_Task prompt:_ All of the data below is to be repeated exactly, except for the pictures.

══ Available data

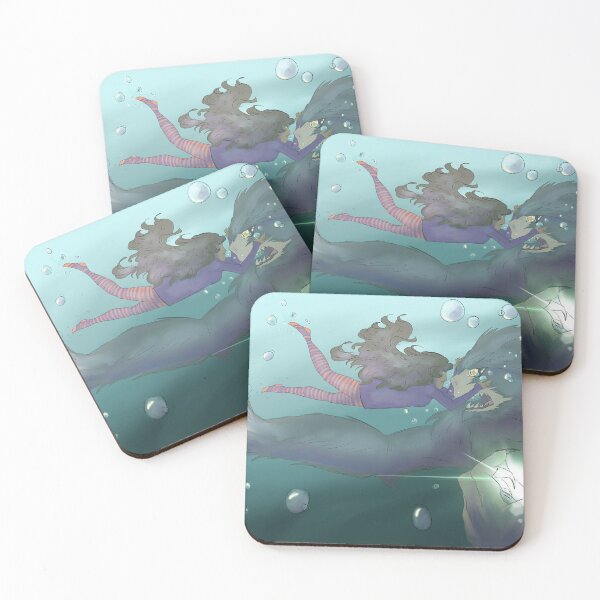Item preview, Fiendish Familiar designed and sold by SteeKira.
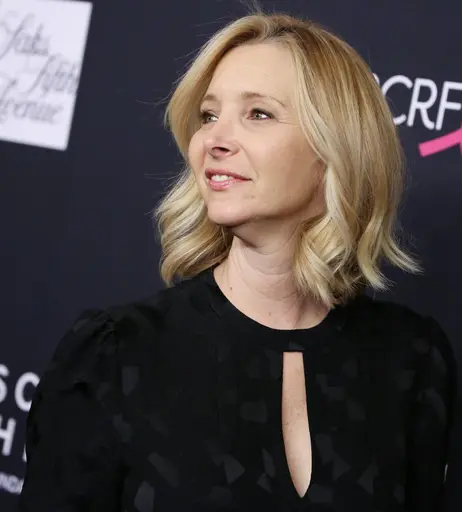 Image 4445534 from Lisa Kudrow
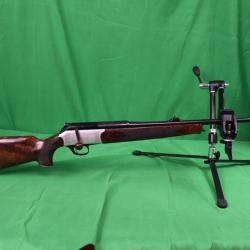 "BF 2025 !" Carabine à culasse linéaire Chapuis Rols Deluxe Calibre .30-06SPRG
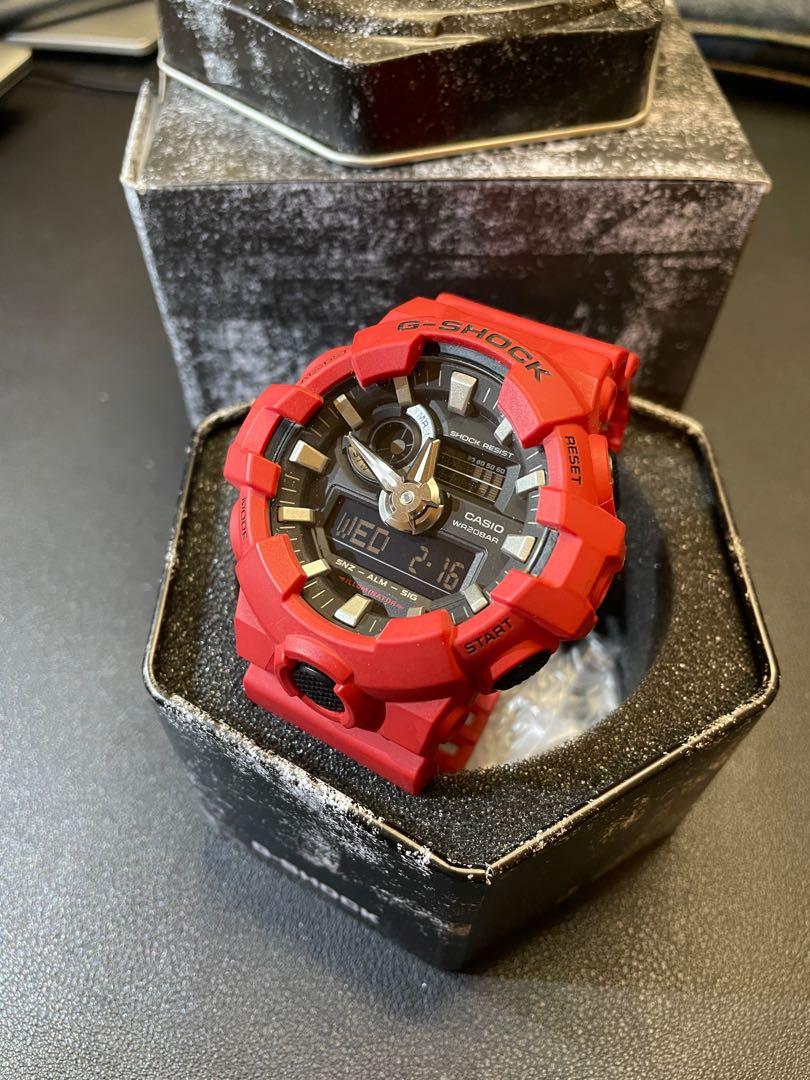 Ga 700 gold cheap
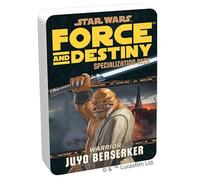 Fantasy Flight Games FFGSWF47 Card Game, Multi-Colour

════

_Task answer:_
Item preview, Fiendish Familiar designed and sold by SteeKira.
 Image 4445534 from Lisa Kudrow
 "BF 2025 !" Carabine à culasse linéaire Chapuis Rols Deluxe Calibre .30-06SPRG
 Ga 700 gold cheap
 Fantasy Flight Games FFGSWF47 Card Game, Multi-Colour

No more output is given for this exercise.